Atrium Health has reported a massive data breach exposing the PII of more than 2.6 million clients after someone gained access to a database belonging to a third-party vendor.
The North Carolina-based healthcare provider stated that AccuDoc Solutions, a vendor providing billing and other services, had informed Atrium on October 1 that an unauthorized person had gained access to its database between September 22-29, 2018. The information exposed came from patients and payment guarantors and included first and last name, home address, date of birth, insurance policy information, medical record number, invoice number, account balance, and dates of service and for some people Social Security numbers.
About 700,000 of the 2.65 million records exposed contained Social Security numbers, Atrium told The Charlotte Observer.
Atrium does not believe any of the information was removed from the database, but the company is recommending those affected, who are being notified by mail, should monitor their accounts and bills for malicious activity.
Exactly how access was gained was not released, but the database has since been locked down.
Industry experts reiterated that organizations have to take an active role in managing their third party vendors in order to help avoid these breaches.
“Most vendor risk management (VRM) audits include a survey of physical and information security tools, training and practices including identity verification and authentication of vendor employees and their contractors who have access to client data, on-boarding, off-boarding, and access control list procedures. Such audits are important for product and service vendors, but VRM is especially critical when using SaaS vendors,” John Callahan, CTO of Veridium told SC Media.

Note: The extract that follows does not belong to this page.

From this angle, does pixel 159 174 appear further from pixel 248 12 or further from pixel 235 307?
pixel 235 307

Sherban Naum, Bromium’s Sr. VP for corporate strategy and technology, believes an entirely new approach needs to be instituted to mitigate risk, one that isolates high-value asset form potentially vulnerable endpoints and networks.
“If access to the high value applications storing sensitive data were protected in a hardware-enforced virtual environment, the hacker wouldn’t have been able to see or access the data from the compromised machines or networks and no data would have been obtained,” he said.
The Charlotte Observer cited an Accudoc general counsel Kenneth Perkins saying the number of affected people could rise, but since the entire database was impacted by this breach he did not believe any increase would be significant.
The records involved were associated with patients who used Atrium Health location (formerly Carolinas HealthCare System) and at locations managed by Atrium Health, including Blue Ridge HealthCare System, Columbus Regional Health Network, NHRMC (New Hanover Regional Medical Center) Physician Group, Scotland Physicians Network, and St. Luke’s Physician Network, the company said.